After an early selloff, European equities traded higher across the board (Eurostoxx 500 +0.4%) in what has been a relatively light session thus far in terms of macro newsflow. On a sector specific basis, energy names are the notable outperformers with oil & gas heavyweight Shell (+3.0%) top of the FTSE 100 after restoring its full cash dividend as it emerges from the crude-oil slump with investor sentiment spurred by the company lifting their guidance for free organic cash flow and the company's intention to carry out at least $25bln in share buybacks between 2017 and 2020. Meanwhile, miners lagged as metal prices continued to slide while material names lag given the movements in metals markets during Asia-Pac trade which has subsequently capped gains in the mining-heavy FTSE100.

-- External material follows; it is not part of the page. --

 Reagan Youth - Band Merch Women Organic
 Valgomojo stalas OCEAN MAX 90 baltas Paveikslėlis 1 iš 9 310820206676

Most of Asia was in the red, with Hong Kong's China Enterprises Index leading the losses. Shares drifted from decade highs as Chinese stocks stumbled for a second straight session, with confidence dented by rising bond yields as Beijing intensified a crackdown on risky financing, threatening to squeeze corporate profits. Additionally, Chinese shares traded in Hong Kong fell amid concerns the country’s regulators will limit the flow of mainland funds into the city’s stocks, while mainland equities rebounded after the National Team made a long-awaited reappearance. The MSCI Emerging Market index was up 0.2 percent
The CSI300 index has jumped 22 percent in 2017 so far, with the gains concentrated in a handful of large index-weighted stocks. “The question is whether further downside in Chinese mainland equities continues in the session ahead and will there be a spillover into Hong Kong and potentially even Japan, Korea and Australia?” asked Chris Weston, Melbourne-based chief strategist at IG Markets.
The yen reversed gains after a rally partly fueled by a Kyodo News report that Japan detected radio signals suggesting North Korea is preparing for a missile launch. 10yr JGBs were mildly supported at the open after gains in T-notes and as Japanese markets began on a cautious note, although upside was capped as sentiment briefly improved and after an uninspiring 40yr auction result.
The Bloomberg Dollar Spot Index swings between losses and gains as intraday traders dominate price action; leveraged accounts are waiting for Powell testimony and tax plan developments before adding positions according to Bloomberg. The USD Index recovered some lost ground after Monday’s slide, but remains heavy just under the 93.000 handle as bearish sentiment persist (mostly over US tax reform uncertainty, ‘lowflation’ and Fed policy implications beyond December). EUR back to pivoting the 1.1900 level vs the USD, but underpinned on pull-backs below the big figure with bulls still positioned for a test of 1.1961 ahead of 1.2000 and 1.2033 before September 8’s YTD peak at 1.2092. Elsewhere, sterling drifted and Ireland’s bonds rose despite controversy engulfing the Irish government and threatening Brexit talks escalated.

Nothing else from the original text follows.